▸ **Requirement 1**
Write out the part of the lippage system post starting at "# Forum Home" and ending at "normal hardware stores.".
▸ **Requirement 2**
For each statement, say yes or no depending on whether the lippage system post agrees with it, and quote the words of the post that decide it. (a) The tool cost about $35. (b) The spacers are sold in several thicknesses. (c) The tiles used in the bathroom were 400mm x 400mm porcelain.

▸ **Text to read**
# Forum Home Renovation Tiling  DTA Lippage System

## OBBob

Hi All 
I don't like tiling  :Annoyed: .  
Now that that's off my chest, I recently had to tile a small bathroom (floor and walls). Because I was using 400mm x 400mm porcelain tiles with a very square edge, I began to get a little concerned about how difficult it may be to get them nice and flat and even. Somewhat by accident I stumbled upon a rather expensive lippage system from a tile store and then subsequently found that DTA make a similar but vastly cheaper version that is available at the normal hardware stores. 
Upon searching I couldn't find much feedback on the system, so I thought I'd post up my thoughts in case anyone is looking in the future.  
The system is basically two components (spacers and caps) and a tool that work together to assist in aligning the edges of the tiles with the ones surrounding it to reduce lippage (i.e. one tile being higher than the other). The tool clamps the spacer and the cap together and they are help by the sort of one way teeth than you see on cable ties.     
The tool was about $35 and I found it to be quite a bit more robust than I expected. It's firm to squeeze but not tiring. The pivot, metal arms and the spring do not feel at all cheap or flexible. It has no trouble applying more force than the rest of the system can handle.      
The spacers were around $20 for 100, which sounds ok ... but you get through them if you put two on each side of a tile. These are a good tough plastic and the thickness of just over 1.5mm suited the spacing I wanted. They double as the tile spacers and they only come in this thickness, which I presume is because the lippage challenges are probably most evident when trying to achieve minimal grout lines.

▸ **Dataset content**
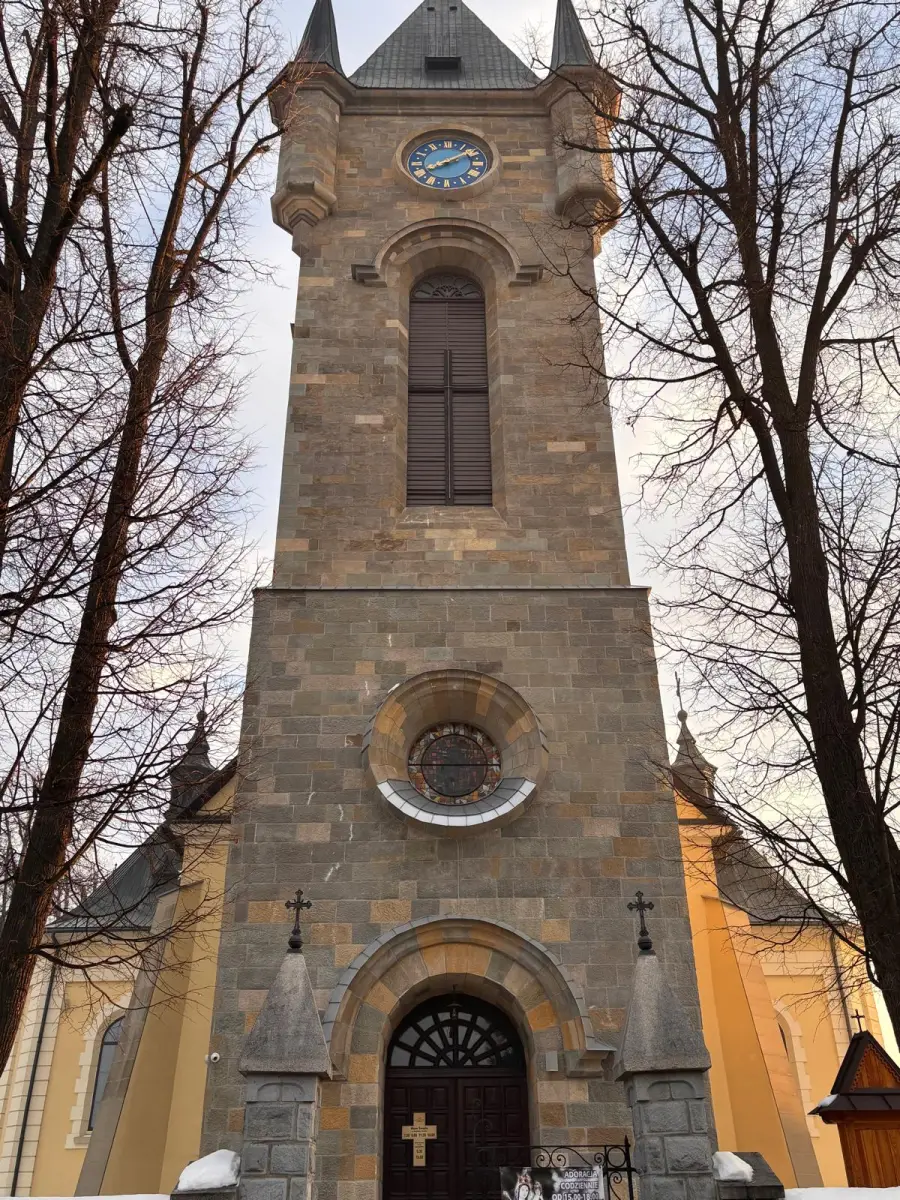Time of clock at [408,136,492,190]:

==

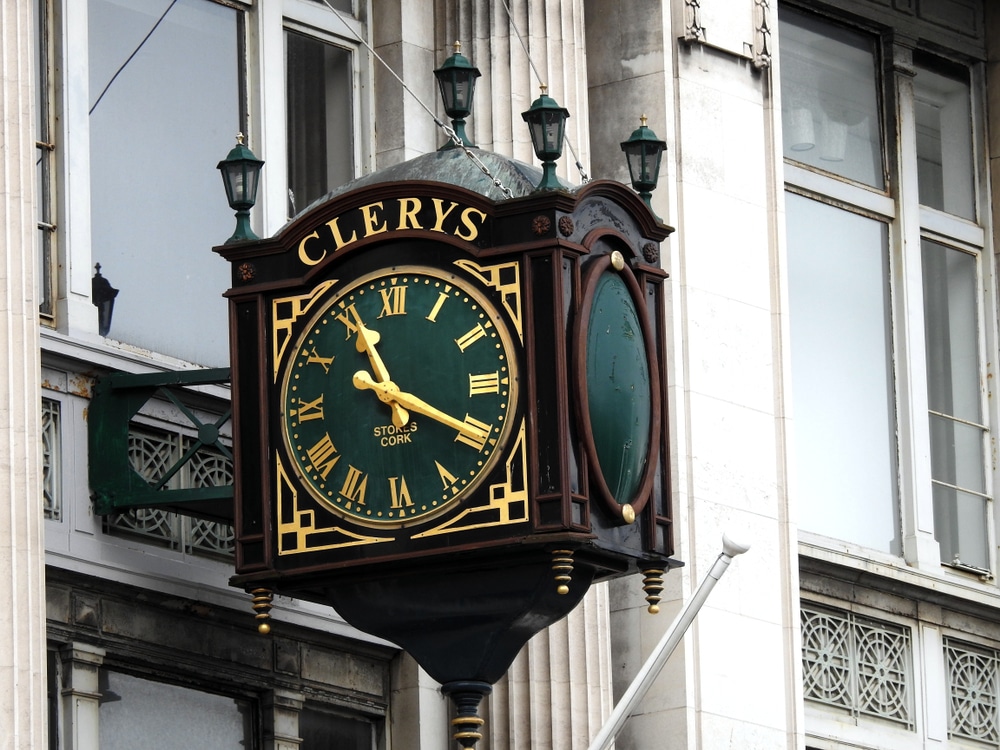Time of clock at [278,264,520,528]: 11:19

▸ **Problem solution 1**
# Forum Home Renovation Tiling  DTA Lippage System

## OBBob

Hi All 
I don't like tiling  :Annoyed: .  
Now that that's off my chest, I recently had to tile a small bathroom (floor and walls). Because I was using 400mm x 400mm porcelain tiles with a very square edge, I began to get a little concerned about how difficult it may be to get them nice and flat and even. Somewhat by accident I stumbled upon a rather expensive lippage system from a tile store and then subsequently found that DTA make a similar but vastly cheaper version that is available at the normal hardware stores.

▸ **Problem solution 2**
(a) Yes: "The tool was about $35"
(b) No: "they only come in this thickness"
(c) Yes: "I was using 400mm x 400mm porcelain tiles"